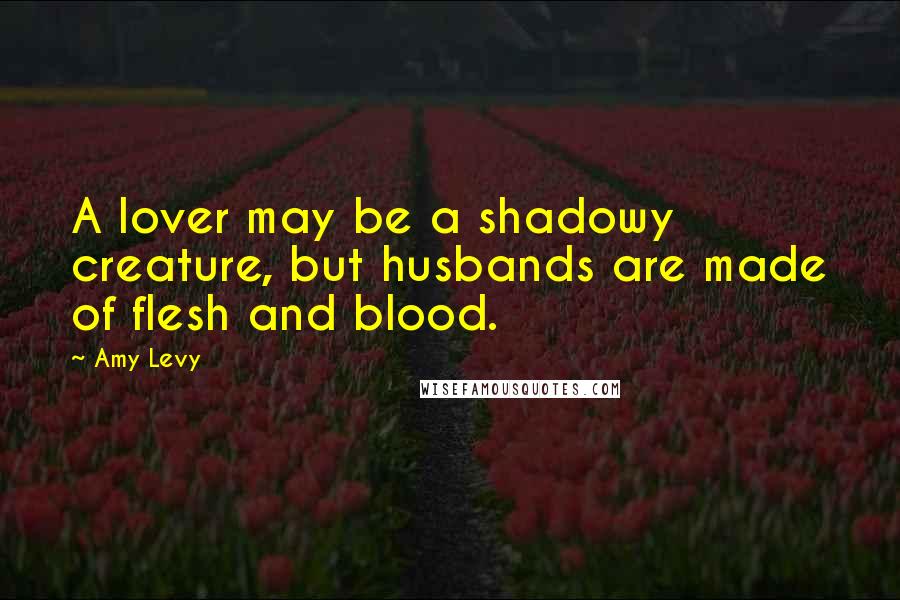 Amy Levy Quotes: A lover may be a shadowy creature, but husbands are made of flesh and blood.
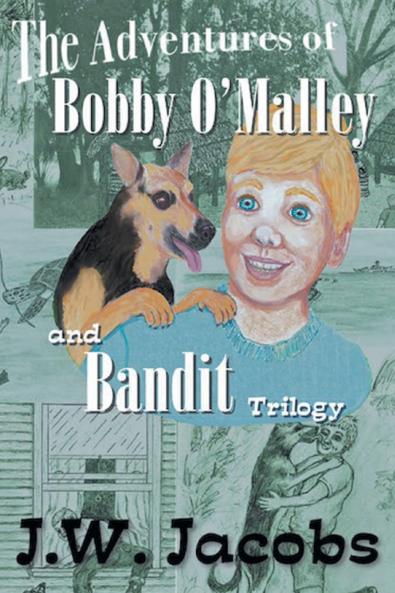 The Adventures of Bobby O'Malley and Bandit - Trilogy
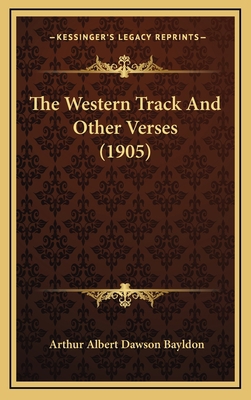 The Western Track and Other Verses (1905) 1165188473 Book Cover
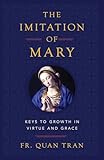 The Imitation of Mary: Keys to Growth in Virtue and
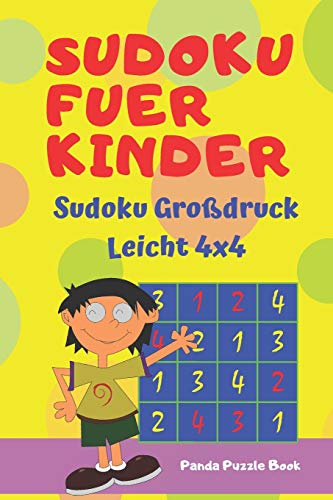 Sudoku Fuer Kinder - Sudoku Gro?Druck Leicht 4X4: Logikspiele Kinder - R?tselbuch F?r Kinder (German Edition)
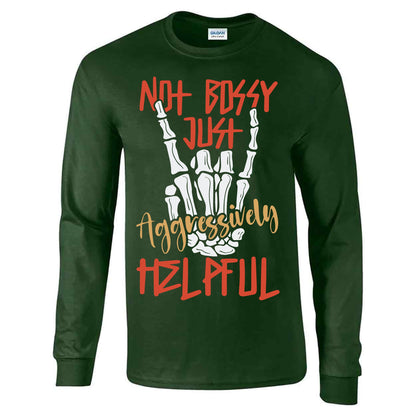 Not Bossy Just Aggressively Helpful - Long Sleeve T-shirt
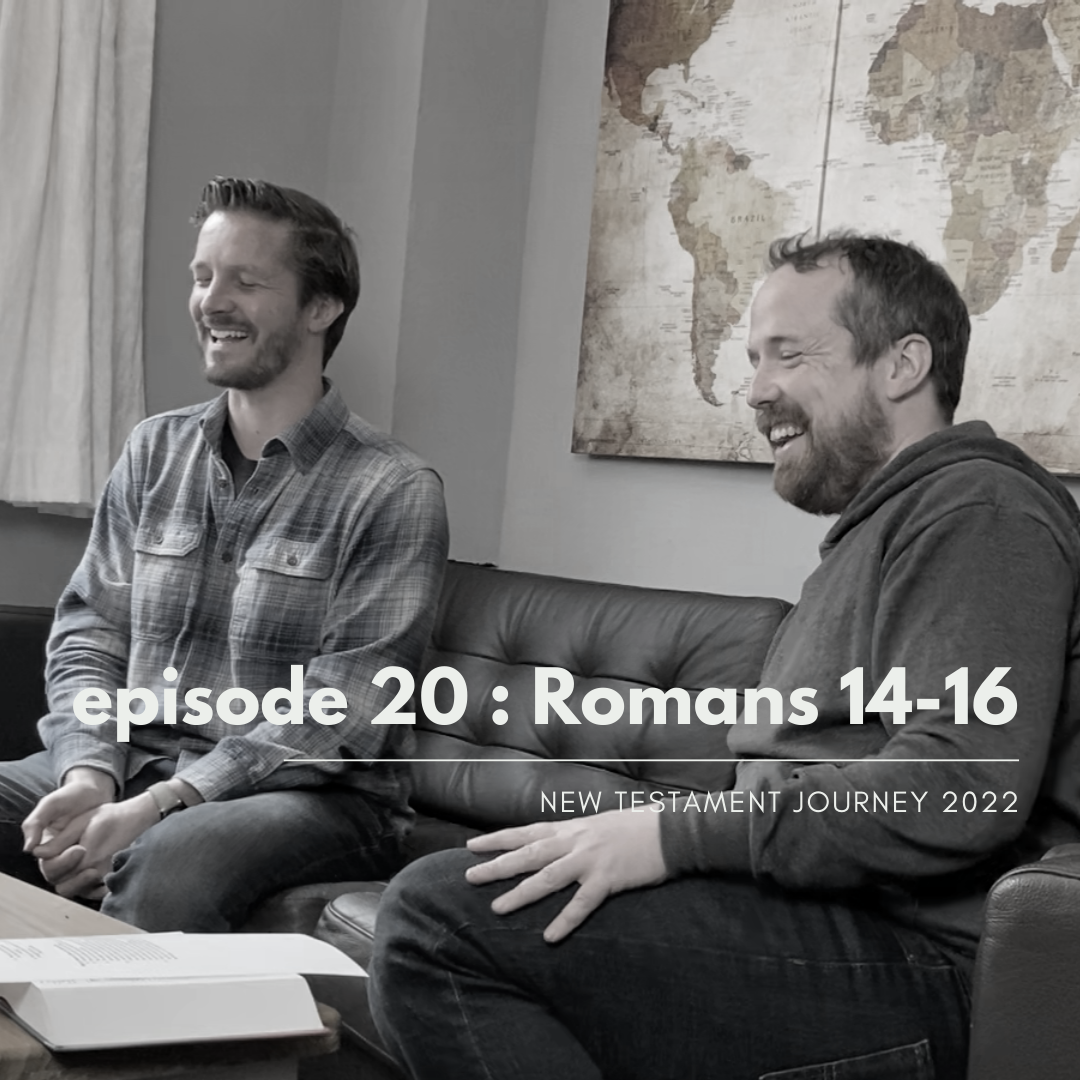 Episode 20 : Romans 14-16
--
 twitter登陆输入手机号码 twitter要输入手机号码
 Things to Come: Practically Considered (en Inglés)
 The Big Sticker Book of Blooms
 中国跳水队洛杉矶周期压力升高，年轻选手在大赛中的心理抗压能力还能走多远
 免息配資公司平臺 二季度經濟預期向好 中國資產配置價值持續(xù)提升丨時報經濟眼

Work order:
Retype the records above, but only those lines that fall between the line containing "twitter登陆输入手机号码 twitter要输入手机号码" and the line containing "免息配資公司平臺 二季度經濟預期向好 中國資產配置價值持續(xù)提升丨時報經濟眼", with both of those lines included, exactly as written.

Exercise output:
 twitter登陆输入手机号码 twitter要输入手机号码
 Things to Come: Practically Considered (en Inglés)
 The Big Sticker Book of Blooms
 中国跳水队洛杉矶周期压力升高，年轻选手在大赛中的心理抗压能力还能走多远
 免息配資公司平臺 二季度經濟預期向好 中國資產配置價值持續(xù)提升丨時報經濟眼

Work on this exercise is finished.